Prosecutors argued that LANDAU began hiding his income in 2000 when he began an affair with a woman working across the hall from his office. LANDAU hid this income from his wife’s divorce attorney, as well as from the IRS. At the same time, he spent lavishly on his girlfriend, taking trips to Paris, Venice, Alaska, and the Mediterranean, purchasing a house with the fiancé, and buying expensive golf clubs.
In his defense, LANDAU claimed that his depression impacted his ability to account for his income, properly file his tax returns, and respond to questions posed by the IRS agent. Judge Pechman found that the mental-health defense fell short, because LANDAU’s evasive actions were intentional and not the product of depression, noting his ability to function in other aspects of his life.

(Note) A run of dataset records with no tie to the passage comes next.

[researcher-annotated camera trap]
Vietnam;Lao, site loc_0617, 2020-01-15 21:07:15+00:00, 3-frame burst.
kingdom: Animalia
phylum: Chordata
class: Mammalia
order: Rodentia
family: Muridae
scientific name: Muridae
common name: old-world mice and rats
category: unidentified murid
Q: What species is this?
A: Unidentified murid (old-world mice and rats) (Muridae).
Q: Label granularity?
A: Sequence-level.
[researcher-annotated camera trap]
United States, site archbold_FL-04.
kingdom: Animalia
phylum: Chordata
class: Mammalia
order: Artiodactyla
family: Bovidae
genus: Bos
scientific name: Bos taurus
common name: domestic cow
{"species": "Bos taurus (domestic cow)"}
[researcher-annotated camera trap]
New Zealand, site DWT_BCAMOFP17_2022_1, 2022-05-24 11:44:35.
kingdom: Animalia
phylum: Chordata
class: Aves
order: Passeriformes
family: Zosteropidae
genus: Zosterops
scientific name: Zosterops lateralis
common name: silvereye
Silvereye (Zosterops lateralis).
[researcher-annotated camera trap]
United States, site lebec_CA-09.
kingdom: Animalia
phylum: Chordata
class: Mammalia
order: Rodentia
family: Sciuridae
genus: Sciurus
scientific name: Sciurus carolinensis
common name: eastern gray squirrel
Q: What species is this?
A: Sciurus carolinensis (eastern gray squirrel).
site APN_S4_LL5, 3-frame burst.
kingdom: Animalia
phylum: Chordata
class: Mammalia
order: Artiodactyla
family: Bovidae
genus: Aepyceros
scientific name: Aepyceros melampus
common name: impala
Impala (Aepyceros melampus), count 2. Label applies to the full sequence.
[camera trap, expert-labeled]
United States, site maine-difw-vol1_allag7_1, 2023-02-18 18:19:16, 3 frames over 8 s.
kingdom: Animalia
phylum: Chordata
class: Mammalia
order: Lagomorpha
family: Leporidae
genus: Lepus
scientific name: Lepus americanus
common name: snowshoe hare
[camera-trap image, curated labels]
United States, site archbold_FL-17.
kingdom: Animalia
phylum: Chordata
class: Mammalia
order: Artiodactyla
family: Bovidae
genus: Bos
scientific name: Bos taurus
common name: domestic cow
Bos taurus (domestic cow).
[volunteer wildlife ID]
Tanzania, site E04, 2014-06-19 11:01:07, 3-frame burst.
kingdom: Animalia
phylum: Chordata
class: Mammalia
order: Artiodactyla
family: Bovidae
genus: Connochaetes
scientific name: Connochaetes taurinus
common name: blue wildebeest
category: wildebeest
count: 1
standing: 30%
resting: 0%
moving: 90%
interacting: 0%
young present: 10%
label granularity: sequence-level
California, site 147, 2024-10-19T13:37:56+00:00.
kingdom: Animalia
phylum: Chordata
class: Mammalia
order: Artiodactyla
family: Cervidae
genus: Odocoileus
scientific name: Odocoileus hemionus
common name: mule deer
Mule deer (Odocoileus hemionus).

“No one is above the law including a member of the state bar association who has practiced criminal defense law,” said Kenneth J. Hines, the IRS Special Agent in Charge of the Pacific Northwest. “Mr. Landau is at or near the top of the list of people who know better than to lie during an IRS audit or to evade their federal income taxes.”
LANDAU will be sentenced by Judge Pechman on May 15, 2009. LANDAU faces a maximum term of imprisonment of five years and a $250,000 fine on each count.
The case was investigated by the Internal Revenue Service Criminal Investigation (IRS-CI) and was prosecuted by Assistant United States Attorneys Andrew Friedman and Mary K. Dimke.